--- Start DATA FOR PROCESSING ---

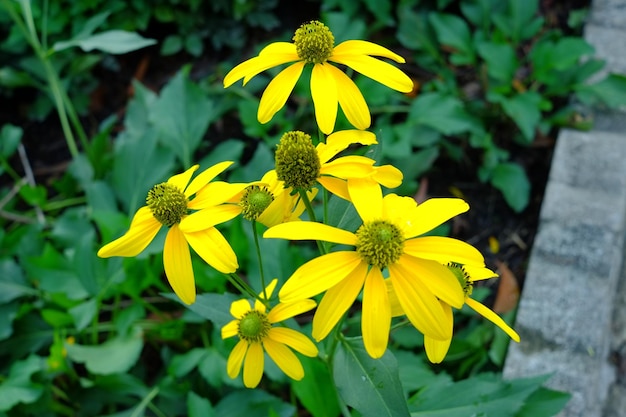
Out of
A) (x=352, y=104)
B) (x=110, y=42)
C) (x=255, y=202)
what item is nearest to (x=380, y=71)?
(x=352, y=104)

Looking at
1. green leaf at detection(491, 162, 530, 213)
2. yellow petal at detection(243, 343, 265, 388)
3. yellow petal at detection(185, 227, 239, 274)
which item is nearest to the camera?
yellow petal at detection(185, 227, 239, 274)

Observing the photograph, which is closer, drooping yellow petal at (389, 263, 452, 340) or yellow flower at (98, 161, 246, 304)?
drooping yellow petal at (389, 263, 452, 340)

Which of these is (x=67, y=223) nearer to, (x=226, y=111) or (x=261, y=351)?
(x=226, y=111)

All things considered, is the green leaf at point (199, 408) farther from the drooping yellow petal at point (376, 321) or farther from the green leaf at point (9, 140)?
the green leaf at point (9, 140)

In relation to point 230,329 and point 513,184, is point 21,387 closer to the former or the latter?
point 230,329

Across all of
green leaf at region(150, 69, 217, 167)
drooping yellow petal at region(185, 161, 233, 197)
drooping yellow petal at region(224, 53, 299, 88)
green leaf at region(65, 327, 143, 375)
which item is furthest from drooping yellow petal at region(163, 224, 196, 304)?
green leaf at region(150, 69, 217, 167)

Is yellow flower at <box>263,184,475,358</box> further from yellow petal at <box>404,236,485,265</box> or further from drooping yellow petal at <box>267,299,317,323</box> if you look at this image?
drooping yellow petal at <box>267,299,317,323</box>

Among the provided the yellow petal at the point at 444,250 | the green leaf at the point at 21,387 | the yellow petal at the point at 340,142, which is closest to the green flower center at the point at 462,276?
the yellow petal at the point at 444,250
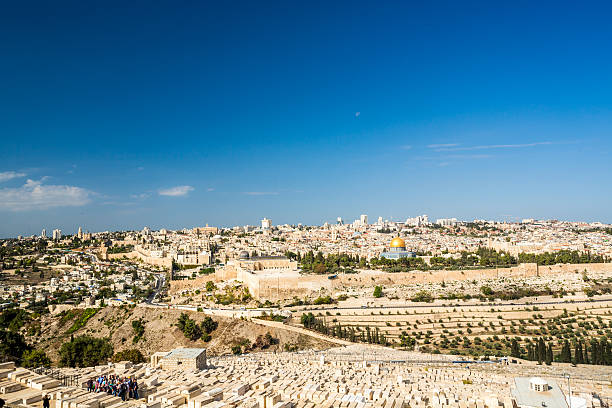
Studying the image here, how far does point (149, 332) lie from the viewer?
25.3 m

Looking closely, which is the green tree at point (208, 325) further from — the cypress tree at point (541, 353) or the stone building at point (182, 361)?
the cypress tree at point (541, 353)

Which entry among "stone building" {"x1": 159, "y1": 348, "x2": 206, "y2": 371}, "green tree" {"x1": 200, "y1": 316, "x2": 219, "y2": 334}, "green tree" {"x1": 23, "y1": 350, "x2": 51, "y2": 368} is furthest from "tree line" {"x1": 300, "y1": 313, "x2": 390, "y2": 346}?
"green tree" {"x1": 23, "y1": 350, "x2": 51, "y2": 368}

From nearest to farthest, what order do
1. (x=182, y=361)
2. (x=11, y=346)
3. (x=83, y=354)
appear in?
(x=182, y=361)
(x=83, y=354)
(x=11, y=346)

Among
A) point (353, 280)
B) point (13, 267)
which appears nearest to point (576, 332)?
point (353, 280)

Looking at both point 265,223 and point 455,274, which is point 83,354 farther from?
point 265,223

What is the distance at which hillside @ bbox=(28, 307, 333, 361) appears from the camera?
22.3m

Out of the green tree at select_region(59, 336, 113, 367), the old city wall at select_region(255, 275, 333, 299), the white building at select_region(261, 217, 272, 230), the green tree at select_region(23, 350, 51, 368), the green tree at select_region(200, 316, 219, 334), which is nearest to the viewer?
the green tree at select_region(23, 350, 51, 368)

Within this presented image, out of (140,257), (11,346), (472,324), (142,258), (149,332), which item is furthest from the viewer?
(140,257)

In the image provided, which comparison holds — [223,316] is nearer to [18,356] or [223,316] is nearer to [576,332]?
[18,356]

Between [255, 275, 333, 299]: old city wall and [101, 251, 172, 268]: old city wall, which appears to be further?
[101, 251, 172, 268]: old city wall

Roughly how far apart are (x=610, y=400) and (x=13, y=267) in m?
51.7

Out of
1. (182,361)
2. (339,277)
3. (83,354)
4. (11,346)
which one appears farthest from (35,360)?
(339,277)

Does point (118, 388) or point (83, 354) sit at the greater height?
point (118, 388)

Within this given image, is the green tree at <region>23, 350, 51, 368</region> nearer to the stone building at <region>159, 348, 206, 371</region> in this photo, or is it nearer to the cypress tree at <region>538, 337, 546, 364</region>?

--- End DATA FOR PROCESSING ---

■ DIRECTIONS ■
Revise the lines above by changing "green flower center" to "green flower disk" and keeping everything else as is. Omit the pictures from your answer.

■ PROBLEM SOLUTION ■
Out of
A) (x=352, y=104)
B) (x=110, y=42)
C) (x=255, y=202)
what item is nearest to (x=380, y=71)?
(x=352, y=104)

Looking at
1. green leaf at detection(491, 162, 530, 213)
2. yellow petal at detection(243, 343, 265, 388)
3. yellow petal at detection(185, 227, 239, 274)
which item is nearest to the camera?
yellow petal at detection(185, 227, 239, 274)

Observing the photograph, which is closer, drooping yellow petal at (389, 263, 452, 340) or yellow flower at (98, 161, 246, 304)?
drooping yellow petal at (389, 263, 452, 340)

Which of these is (x=67, y=223) nearer to, (x=226, y=111) or (x=261, y=351)?
(x=226, y=111)

All things considered, is the green leaf at point (199, 408) farther from the drooping yellow petal at point (376, 321) or farther from the green leaf at point (9, 140)?
the green leaf at point (9, 140)

In relation to point 230,329 and point 513,184, is point 21,387 closer to the former or the latter?
point 230,329

Across all of
green leaf at region(150, 69, 217, 167)
drooping yellow petal at region(185, 161, 233, 197)
drooping yellow petal at region(224, 53, 299, 88)
green leaf at region(65, 327, 143, 375)
which item is furthest from drooping yellow petal at region(163, 224, 196, 304)?
green leaf at region(150, 69, 217, 167)

Is yellow flower at <box>263,184,475,358</box> further from yellow petal at <box>404,236,485,265</box> or further from drooping yellow petal at <box>267,299,317,323</box> if you look at this image?
drooping yellow petal at <box>267,299,317,323</box>

Among the provided the yellow petal at the point at 444,250 | the green leaf at the point at 21,387 | the yellow petal at the point at 340,142, which is closest to the green flower disk at the point at 462,276?
the yellow petal at the point at 444,250
Studying the image here, how far does point (149, 332) lie from the viewer?
25.3 m

Looking closely, which is the green tree at point (208, 325) further from — the cypress tree at point (541, 353) or the stone building at point (182, 361)?
the cypress tree at point (541, 353)

Which entry among "stone building" {"x1": 159, "y1": 348, "x2": 206, "y2": 371}, "green tree" {"x1": 200, "y1": 316, "x2": 219, "y2": 334}, "green tree" {"x1": 23, "y1": 350, "x2": 51, "y2": 368} is furthest from "tree line" {"x1": 300, "y1": 313, "x2": 390, "y2": 346}?
"green tree" {"x1": 23, "y1": 350, "x2": 51, "y2": 368}

From nearest to farthest, what order do
1. (x=182, y=361)
2. (x=11, y=346)
3. (x=83, y=354)
appear in?
(x=182, y=361)
(x=83, y=354)
(x=11, y=346)

Among
A) point (353, 280)
B) point (13, 267)
which appears nearest to point (576, 332)?
point (353, 280)

Looking at both point 265,223 and point 455,274, which is point 83,354 farther from?
point 265,223

What is the distance at which hillside @ bbox=(28, 307, 333, 361) appears from the camera?
22.3m

Out of the green tree at select_region(59, 336, 113, 367), the old city wall at select_region(255, 275, 333, 299), the white building at select_region(261, 217, 272, 230), the green tree at select_region(23, 350, 51, 368), the green tree at select_region(200, 316, 219, 334), which is nearest to the viewer?
the green tree at select_region(23, 350, 51, 368)

Within this presented image, out of (140,257), (11,346), (472,324), (142,258), (149,332), which item is furthest from the viewer?
(140,257)

In the image provided, which comparison holds — [223,316] is nearer to [18,356] or [223,316] is nearer to [576,332]?
[18,356]

Between [255, 275, 333, 299]: old city wall and [101, 251, 172, 268]: old city wall, which appears to be further?
[101, 251, 172, 268]: old city wall

Roughly how far apart are (x=610, y=400) and (x=13, y=267) in m?
51.7

Out of
1. (182,361)
2. (339,277)
3. (83,354)
4. (11,346)
which one appears farthest from (35,360)?
(339,277)

Does point (118, 388) or point (83, 354) sit at the greater height?
point (118, 388)

Within this given image, is the green tree at <region>23, 350, 51, 368</region> nearer to the stone building at <region>159, 348, 206, 371</region> in this photo, or is it nearer to the cypress tree at <region>538, 337, 546, 364</region>?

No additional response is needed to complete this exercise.